HEIKKILÄ, Melissa. Este artista está dominando a arte gerada por IA. E ele não está nada feliz com isso. Techonogy Review, 2022. Disponível em: https://www.technologyreview.com/2022/09/16/1059598/this-artist-is-dominating-ai-generated-art-and-hes-not-happy-about-it/. Acesso em: 10 jun. 2025.
PORTERFIELD, Carlle. Artistas protestam contra leilão de arte feita com IA. CNN Brasil, 2025. Disponível em: https://www.cnnbrasil.com.br/lifestyle/artistas-protestam-contra-leilao-de-arte-feita-com-ia/. Acesso em: 06 jun. 2025.
SALKOWITZ, Rob. Artist And Activist Karla Ortiz On The Battle To Preserve Humanity In Art. Forbes, 2024. Disponível em: https://www.forbes.com/sites/robsalkowitz/2024/05/23/artist-and-activist-karla-ortiz-on-the-battle-to-preserve-humanity-in-art/. Acesso em: 06 jun. 2025.
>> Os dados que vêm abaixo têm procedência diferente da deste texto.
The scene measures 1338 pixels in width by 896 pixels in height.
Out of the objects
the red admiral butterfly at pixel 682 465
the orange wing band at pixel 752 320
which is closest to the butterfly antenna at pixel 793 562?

TAYLOR, Josh. Photos of Australian children used in dataset to train AI, human rights group says. The Guardian, 2024. Disponível em: https://www.theguardian.com/technology/article/2024/jul/03/australian-children-used-ai-data-stability-midjourney?utm_source=chatgpt.com Acesso em: 06 jun. 2025.
Declaração de IA e tecnologias assistidas por IA no processo de escrita: durante a preparação deste trabalho, os autores utilizaram ferramentas de IAG (ChatGPT) no processo de criação de planejamento, para aperfeiçoamento do texto e melhoria da legibilidade. Após o uso destas ferramentas, o texto foi revisado, editado e o conteúdo está em conformidade com o método científico. O Autor Matheus Adriano dos Santos, assume total responsabilidade pelo conteúdo da publicação.